C’era una volta lo zoo, di Marco Lodoli

Un breve racconto tratto da Isole. Guida vagabonda di Roma di Marco Lodoli che parla del Giardino Zoologico di Roma (per i romani Zoo), oggi Bioparco.

“C’era una volta lo zoo di Roma: adesso c’è il bioparco. Oltre al nome sono cambiate altre cose, la sistemazione degli orsi bruni, ad esempio, che adesso vivono in un ambiente ampio e ospitale, con tanto di cascatelle e prati verdi; oppure la vita di alcuni buffi pennuti, tipo il pavone, che passeggiano come signore per il parco e a volte si spingono persino fuori, verso i prati di Villa Borghese. Ma c’è ancora tanta pena in quelle gabbie strette e feroci, fa male al cuore vedere i gorilla e le pantere imprigionati tra le sbarre, mille miglia lontani dagli spazi aperti dell’ Africa.

Per non incrociare i loro sguardi spenti e rassegnati, per non sentirmi responsabile della loro atroce malinconia e di quelle grida disperate, giro vigliaccamente subito a destra e punto il Rettilario, un edificio circolare e silenzioso come un bunker.

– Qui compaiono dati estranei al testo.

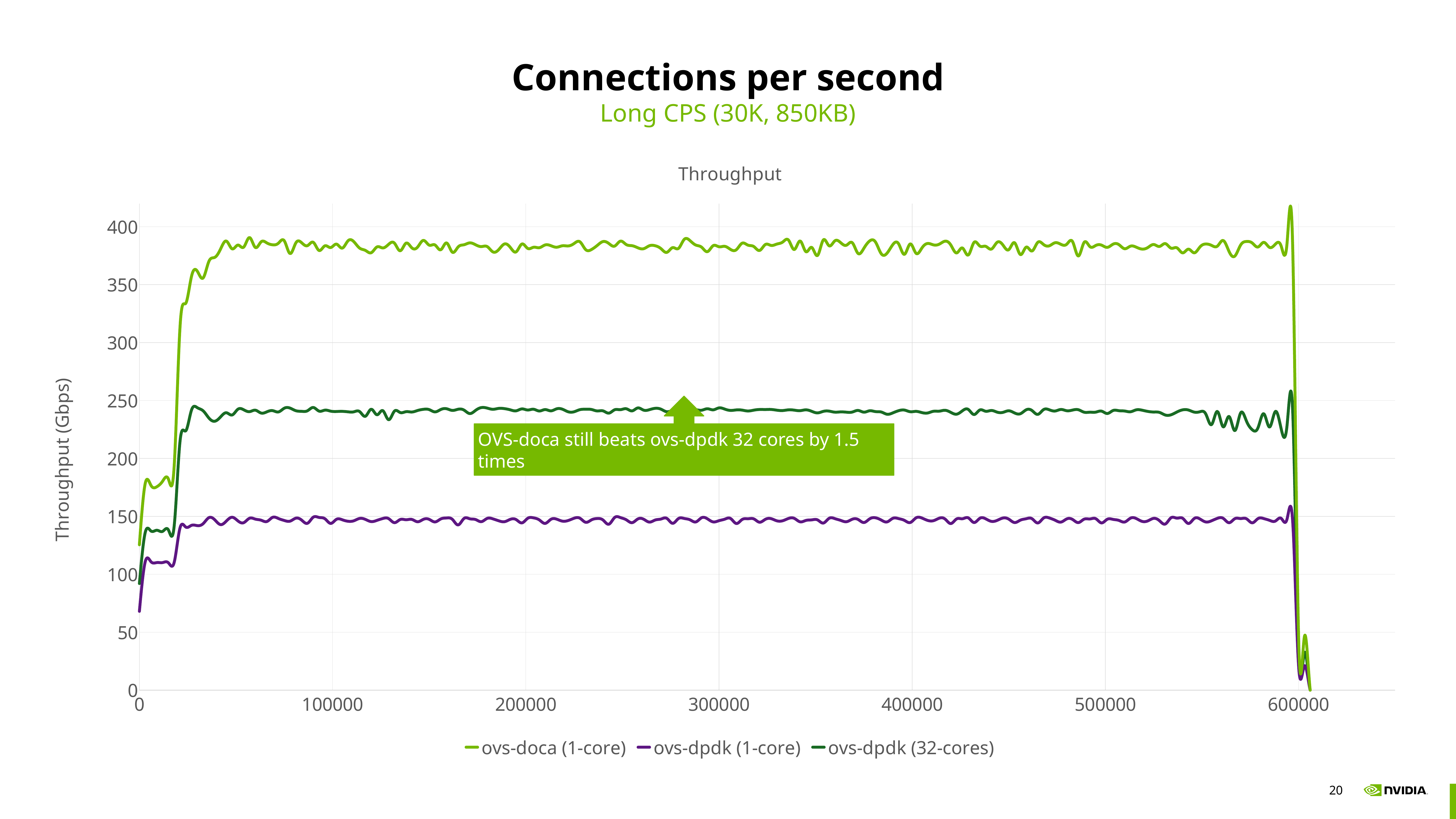
Is the value for ovs-dpdk (32-cores) at x = 400000 greater or less than 300? less Which series has the highest throughput across most of the x axis? ovs-doca (1-core) At x = 300000, which is larger: ovs-dpdk (32-cores) or ovs-dpdk (1-core)? ovs-dpdk (32-cores) Is the value for ovs-doca (1-core) at x = 300000 greater or less than 350? greater Which series has the lowest throughput across most of the x axis? ovs-dpdk (1-core) What kind of chart is shown on the slide? line chart What is the label of the y axis? Throughput (Gbps) Is the value for ovs-dpdk (1-core) at x = 300000 greater or less than 200? less What is the title shown directly above the chart? Throughput Between x = 100000 and x = 500000, does the ovs-doca (1-core) line rise, fall, or stay roughly flat? roughly flat How many series does the legend list? 3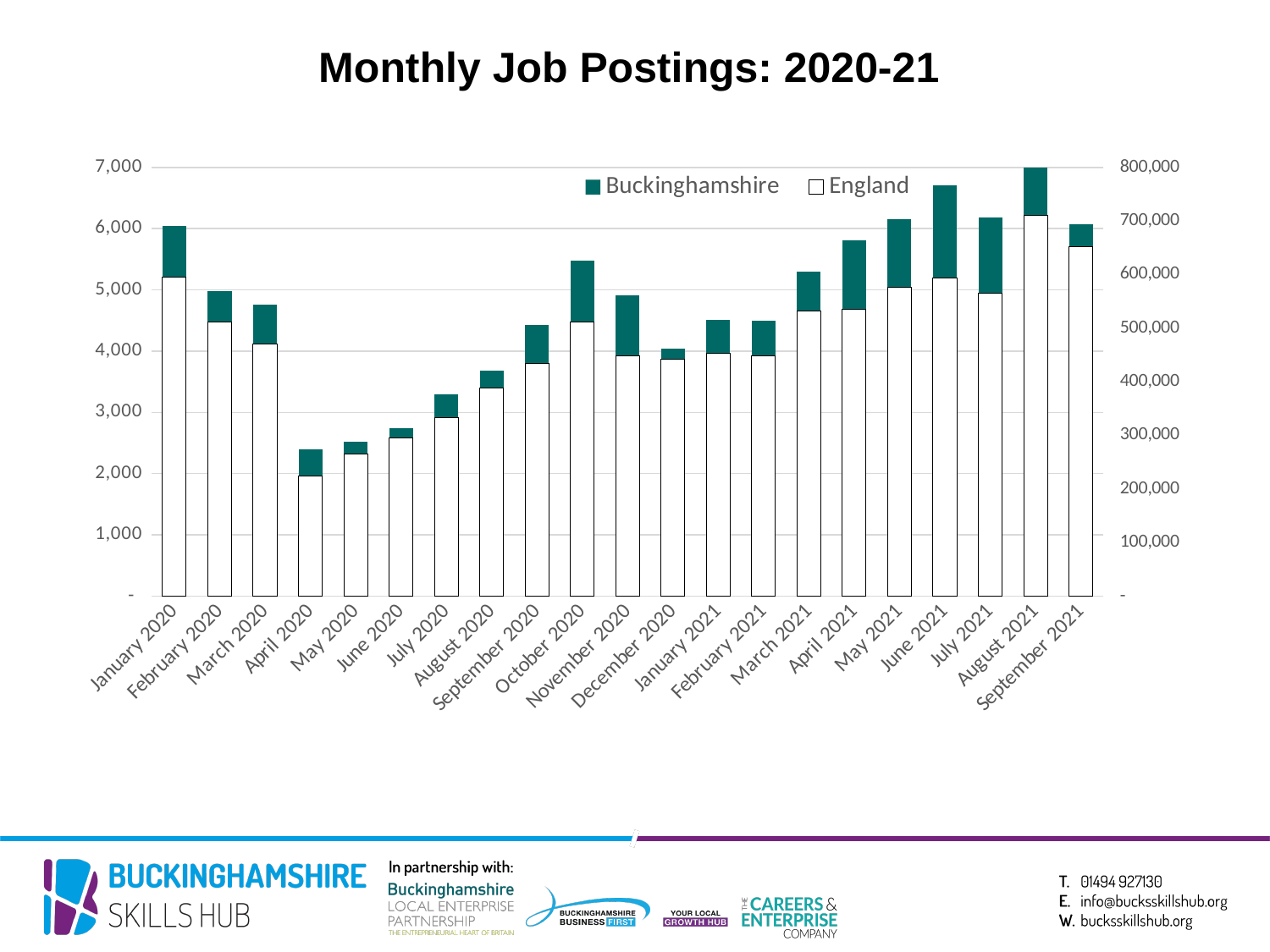
Do the bars generally rise or fall from April 2020 to October 2020? rise Which month has the tallest bar? August 2021 On the left axis, is the total bar for August 2021 greater or less than 6,000? greater Which month has the shortest bar? April 2020 Which series is shown in teal in the legend? Buckinghamshire Which bar is taller, October 2020 or September 2020? October 2020 What type of chart is shown on the slide? bar chart How many series does the legend list? 2 On the left axis, is the total bar for April 2020 greater or less than 3,000? less Which bar is taller, April 2020 or August 2021? August 2021 What is the title of the chart? Monthly Job Postings: 2020-21 How many months are plotted along the x axis? 21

Li dentro si conserva il nostro passato più remoto, li abitano i nostri trisavoli scagliosi e sibilanti, ex padroni del mondo. Stanno rinchiusi e immobili in sofisticate teche di vetro, e a volte sembra davvero di osservare cinture di serpente e strane borsette pitonate immerse in un habitat inventato da qualche fantasioso vetrinista di via Condotti. C’è sabbia distesa con cura, ci sono stecchi rinsecchiti e minuscoli cerchi d’acqua, e in un angolo quelle forme primitive, raggomitolate, mostruose, che hanno nomi incontrati solo nelle favole: lo scinco d’Algeri, il drago barbuto, l’eloderma sospetto, l’ululone, il matamata e la rana pomodoro.

E poi, d’improvviso, qualcosa si muove, imprevedibile come un pensiero sommerso, quasi dimenticato: una testolina guizza, due spire s’allentano, una coda freme, e dalla schiena ci sale nella nuca un brivido che non è solo raccapriccio. In quegli occhietti minerali di colpo cogliamo una luce fredda che illumina il buio più profondo, e per quanto ci paia assurdo sentiamo che quegli spaventosi scherzi della natura sono una parte di noi che soffre e non capisce perché. Quella parte rimane oltre il cristallo e sembra ci guardi e c’invidi: tu che puoi andare via, camminare, amare, non ti dimenticare di me che resto qui, sepolto in queste squame, giù nelle fondamenta della vita.”